First, we need to write a Java wrapper method for each Win32 API function that we want to call:
public static native int MessageBox(int hWnd, String lpText, String lpCaption, int uType);
Next, we need to write a C++ file that includes the header files for the Win32 API and JNI:
#include <windows.h>
#include <jni.h>
We can then write the implementation of our Java wrapper method:
JNIEXPORT jint JNICALL Java_MessageBox_1MessageBox(JNIEnv *env, jclass cls, jint hWnd, jstring lpText, jstring lpCaption, jint uType)
{
return MessageBox(hWnd, (LPCTSTR)lpText, (LPCTSTR)lpCaption, uType);
}
Finally, we need to compile our C++ code into a shared library. On Windows, we can do this with the following command:
cl /LD MessageBox.cpp
We can then load the shared library into our Java application with the following code:
System.loadLibrary("MessageBox");
We can now call the MessageBox() function from our Java code and the Win32 API will be called.
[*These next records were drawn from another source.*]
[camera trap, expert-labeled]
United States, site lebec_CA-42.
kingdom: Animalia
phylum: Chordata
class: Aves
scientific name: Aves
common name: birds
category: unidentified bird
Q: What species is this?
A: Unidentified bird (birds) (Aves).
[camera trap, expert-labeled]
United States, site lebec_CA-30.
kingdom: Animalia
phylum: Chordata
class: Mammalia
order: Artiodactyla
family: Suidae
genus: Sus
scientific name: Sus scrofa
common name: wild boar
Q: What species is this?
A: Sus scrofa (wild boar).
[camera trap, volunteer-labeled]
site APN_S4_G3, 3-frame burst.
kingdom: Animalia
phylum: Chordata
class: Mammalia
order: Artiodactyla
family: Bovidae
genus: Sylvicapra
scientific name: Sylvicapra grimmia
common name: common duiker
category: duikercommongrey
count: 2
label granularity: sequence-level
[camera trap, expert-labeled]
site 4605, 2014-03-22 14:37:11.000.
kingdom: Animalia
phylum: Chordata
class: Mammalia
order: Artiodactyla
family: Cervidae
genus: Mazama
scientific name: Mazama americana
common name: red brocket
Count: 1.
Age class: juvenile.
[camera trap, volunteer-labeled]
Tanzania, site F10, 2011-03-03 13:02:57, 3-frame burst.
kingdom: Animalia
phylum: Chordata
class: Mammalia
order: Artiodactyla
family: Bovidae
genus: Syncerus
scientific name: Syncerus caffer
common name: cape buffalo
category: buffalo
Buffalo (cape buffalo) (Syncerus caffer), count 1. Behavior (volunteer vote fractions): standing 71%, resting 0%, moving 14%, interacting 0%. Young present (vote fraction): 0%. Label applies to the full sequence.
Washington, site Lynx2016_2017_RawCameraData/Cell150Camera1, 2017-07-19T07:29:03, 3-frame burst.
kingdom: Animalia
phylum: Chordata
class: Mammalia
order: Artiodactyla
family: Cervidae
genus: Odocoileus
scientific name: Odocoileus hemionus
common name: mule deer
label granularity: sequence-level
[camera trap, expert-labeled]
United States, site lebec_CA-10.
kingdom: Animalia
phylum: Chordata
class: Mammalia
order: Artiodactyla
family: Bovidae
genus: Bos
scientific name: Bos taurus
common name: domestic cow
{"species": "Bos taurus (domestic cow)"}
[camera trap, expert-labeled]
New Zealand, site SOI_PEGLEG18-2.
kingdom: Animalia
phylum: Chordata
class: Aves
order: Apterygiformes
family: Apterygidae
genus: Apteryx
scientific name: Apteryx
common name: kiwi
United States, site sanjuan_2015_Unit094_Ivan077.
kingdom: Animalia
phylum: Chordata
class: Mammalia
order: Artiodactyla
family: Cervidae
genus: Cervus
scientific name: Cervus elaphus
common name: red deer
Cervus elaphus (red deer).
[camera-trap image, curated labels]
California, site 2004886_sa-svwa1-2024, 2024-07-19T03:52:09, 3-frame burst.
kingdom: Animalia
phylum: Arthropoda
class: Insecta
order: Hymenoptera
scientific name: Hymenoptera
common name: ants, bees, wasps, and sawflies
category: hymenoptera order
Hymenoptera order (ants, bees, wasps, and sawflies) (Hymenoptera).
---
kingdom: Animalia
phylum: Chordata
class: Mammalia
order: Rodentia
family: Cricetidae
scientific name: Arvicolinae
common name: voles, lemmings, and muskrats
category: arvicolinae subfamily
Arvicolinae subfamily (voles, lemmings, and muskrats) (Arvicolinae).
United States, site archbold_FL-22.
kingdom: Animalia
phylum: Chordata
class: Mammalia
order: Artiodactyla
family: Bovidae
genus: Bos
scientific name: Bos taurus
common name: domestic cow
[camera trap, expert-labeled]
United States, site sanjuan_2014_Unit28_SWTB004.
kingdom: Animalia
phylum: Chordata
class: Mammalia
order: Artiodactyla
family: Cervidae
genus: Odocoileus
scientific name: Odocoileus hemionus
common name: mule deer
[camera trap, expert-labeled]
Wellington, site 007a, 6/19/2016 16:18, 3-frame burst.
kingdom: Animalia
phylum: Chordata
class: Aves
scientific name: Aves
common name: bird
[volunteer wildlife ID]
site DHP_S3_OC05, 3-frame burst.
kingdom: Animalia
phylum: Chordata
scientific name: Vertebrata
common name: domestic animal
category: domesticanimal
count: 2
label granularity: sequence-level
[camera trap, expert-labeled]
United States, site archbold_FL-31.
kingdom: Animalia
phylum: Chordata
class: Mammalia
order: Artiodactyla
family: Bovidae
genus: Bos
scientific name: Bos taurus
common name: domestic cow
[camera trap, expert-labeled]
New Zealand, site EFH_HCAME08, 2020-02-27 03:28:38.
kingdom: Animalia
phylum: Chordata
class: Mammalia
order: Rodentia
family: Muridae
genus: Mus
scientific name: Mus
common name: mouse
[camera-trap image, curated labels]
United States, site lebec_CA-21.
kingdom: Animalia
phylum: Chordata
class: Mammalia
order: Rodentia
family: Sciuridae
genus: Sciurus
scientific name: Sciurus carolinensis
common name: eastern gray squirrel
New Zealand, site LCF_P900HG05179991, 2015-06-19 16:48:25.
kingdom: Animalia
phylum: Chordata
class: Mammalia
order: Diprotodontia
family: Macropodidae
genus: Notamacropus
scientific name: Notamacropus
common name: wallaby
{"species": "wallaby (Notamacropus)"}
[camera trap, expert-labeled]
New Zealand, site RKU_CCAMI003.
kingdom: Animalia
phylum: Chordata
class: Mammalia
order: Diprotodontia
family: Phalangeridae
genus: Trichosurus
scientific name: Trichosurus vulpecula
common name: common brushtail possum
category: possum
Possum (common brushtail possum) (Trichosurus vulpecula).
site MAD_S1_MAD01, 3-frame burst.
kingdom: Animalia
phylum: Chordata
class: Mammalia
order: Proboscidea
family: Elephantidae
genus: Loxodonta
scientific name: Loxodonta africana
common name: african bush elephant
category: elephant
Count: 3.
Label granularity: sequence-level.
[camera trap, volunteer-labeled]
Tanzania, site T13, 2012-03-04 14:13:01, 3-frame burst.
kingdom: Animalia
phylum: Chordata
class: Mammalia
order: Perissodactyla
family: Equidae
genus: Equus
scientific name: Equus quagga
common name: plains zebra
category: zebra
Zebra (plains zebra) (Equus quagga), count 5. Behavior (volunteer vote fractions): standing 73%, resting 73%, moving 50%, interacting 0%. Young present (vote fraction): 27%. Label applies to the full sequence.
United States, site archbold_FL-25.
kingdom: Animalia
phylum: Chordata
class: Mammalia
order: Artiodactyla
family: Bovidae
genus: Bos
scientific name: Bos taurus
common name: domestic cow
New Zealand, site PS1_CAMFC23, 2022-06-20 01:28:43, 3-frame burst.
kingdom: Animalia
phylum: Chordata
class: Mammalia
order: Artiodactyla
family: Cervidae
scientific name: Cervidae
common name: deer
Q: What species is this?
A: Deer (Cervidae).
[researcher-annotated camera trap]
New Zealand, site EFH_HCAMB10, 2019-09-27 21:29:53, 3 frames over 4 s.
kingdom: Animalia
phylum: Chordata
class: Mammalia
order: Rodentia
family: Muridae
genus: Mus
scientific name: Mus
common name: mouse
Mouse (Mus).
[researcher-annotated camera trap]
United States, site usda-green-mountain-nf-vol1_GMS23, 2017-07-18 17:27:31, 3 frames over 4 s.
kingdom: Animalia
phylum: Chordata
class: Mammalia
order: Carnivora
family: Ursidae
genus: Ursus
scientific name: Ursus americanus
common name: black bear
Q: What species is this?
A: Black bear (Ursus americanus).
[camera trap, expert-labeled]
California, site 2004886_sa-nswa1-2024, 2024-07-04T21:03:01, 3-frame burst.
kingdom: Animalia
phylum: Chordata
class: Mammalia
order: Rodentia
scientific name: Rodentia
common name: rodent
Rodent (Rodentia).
This allows us to access the Win32 API from our Java code, even though the Java platform does not provide a native library for the Win32 API.
JNI can also be used to call Java methods from native code. This can be useful when we need to call a Java method from a native library that does not have a JNI interface.
First, we need to write a Java wrapper method for the Java method that we want to call:
public static native void print(String msg);
Next, we need to write a C++ file that includes the header files for JNI:
#include <jni.h>
We can then write the implementation of our Java wrapper method:
JNIEXPORT void JNICALL Java_print_1print(JNIEnv *env, jclass cls, jstring msg)
{
// Get the printStream field from the java.lang.System class
jclass systemClass = env->FindClass("java/lang/System");
jfieldID printStreamField = env->GetStaticFieldID(systemClass, "out", "Ljava/io/PrintStream;");
// Get the PrintStream object from the printStream field
jobject printStream = env->GetStaticObjectField(systemClass, printStreamField);
// Get the println() method from the PrintStream class
jclass printStreamClass = env->GetObjectClass(printStream);
jmethodID printlnMethod = env->GetMethodID(printStreamClass, "println", "(Ljava/lang/String;)V");
// Call the println() method
env->CallVoidMethod(printStream, printlnMethod, msg);
}
Finally, we need to compile our C++ code into a shared library. On Windows, we can do this with the following command:
cl /LD print.cpp
We can then load the shared library into our Java application with the following code:
System.loadLibrary("print");
We can now call the print() method from our C++ code and the Java println() method will be called. This allows us to call a Java method from a native library that does not have a JNI interface.
JNI is a powerful tool that allows Java code to interoperate with native code written in other languages. JNI can be used to improve the performance of Java applications or to access native libraries that are not available in the Java platform. However, JNI also adds an additional layer of complexity to Java applications and is not portable across platforms.